The statement in bold needs a clear definition. I am going to sneak up on the definition by developing a series of simpler definitions and notations. But before we proceed, let's look at some of these distributions.

Figure 1: CDF for p=1/6, 1/2, 3/4, and 199/200

The colored curves plot the CDFs. They are all self-similar in the sense suggested by the underlying rectangles: The curve in the lower left rectangle is obtained by taking the entire curve and multiplying all x-values by $1/2$ and multiplying all y=values by $1-p$. That is, the curve is shrunk towards the origin $(0,0)$ by factors of $1/2$ and $1-p$. Likewise, the curve in the upper right rectangle is obtained by shrinking the entire curve towards the coordinate $(1,1)$ by factors of $1$ and $p$. (This description completely determines each curve!)

Here are the major steps in the analysis.
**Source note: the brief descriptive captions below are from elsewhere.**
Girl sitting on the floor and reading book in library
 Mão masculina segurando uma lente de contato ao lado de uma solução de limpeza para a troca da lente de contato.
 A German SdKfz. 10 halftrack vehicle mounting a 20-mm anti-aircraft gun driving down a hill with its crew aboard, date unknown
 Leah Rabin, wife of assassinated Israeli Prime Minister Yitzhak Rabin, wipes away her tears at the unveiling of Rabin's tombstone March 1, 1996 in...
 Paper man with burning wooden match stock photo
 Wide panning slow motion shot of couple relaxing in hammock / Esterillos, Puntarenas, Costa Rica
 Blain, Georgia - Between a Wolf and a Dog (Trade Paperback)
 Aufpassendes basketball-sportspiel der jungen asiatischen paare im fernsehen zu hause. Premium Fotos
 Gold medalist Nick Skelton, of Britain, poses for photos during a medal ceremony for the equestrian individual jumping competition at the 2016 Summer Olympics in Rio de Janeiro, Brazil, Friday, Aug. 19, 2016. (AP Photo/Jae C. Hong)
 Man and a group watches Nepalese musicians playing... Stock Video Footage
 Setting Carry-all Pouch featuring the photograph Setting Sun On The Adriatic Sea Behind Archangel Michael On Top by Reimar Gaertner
  1. Let $a_1, a_2, \ldots, a_n$ be any sequence of zeros and ones. It represents a binary number in the interval $[0,1)$ by "putting a binary point in front of it." As a matter of notation, and to define precisely what this means, let $$[a_1\,a_2\,\cdots\,a_n] = a_1 2^{-1} + a_2 2^{-2} + \cdots + a_n 2^{-n}.$$

  2. Since we will be studying the proportions of ones within binary representations, let's invent a notation for that. Define $$\rho([a_1\,a_2\,\cdots\,a_n]) = \frac{\#\{i \in \{1,2,\ldots, n\}\mid a_i=1\}}{n}$$ to be that proportion.

  3. We cannot analyze all the infinitely many binary digits of any real number $x$ all at once: we have to look at finitely many of them and take limits. To this end, extend the function $\rho$ to entire intervals of real numbers determined by their initial sequences. That is, if $$[a_1\,a_2\,\cdots\,a_n] \le x \lt [a_1\,a_2\,\cdots\,a_n] + 2^{-n},$$ then define $$\rho_n(x) = \rho([a_1\,a_2\,\cdots\,a_n]).$$ The functions $\rho_n$ are defined on the entire interval $[0,1)$.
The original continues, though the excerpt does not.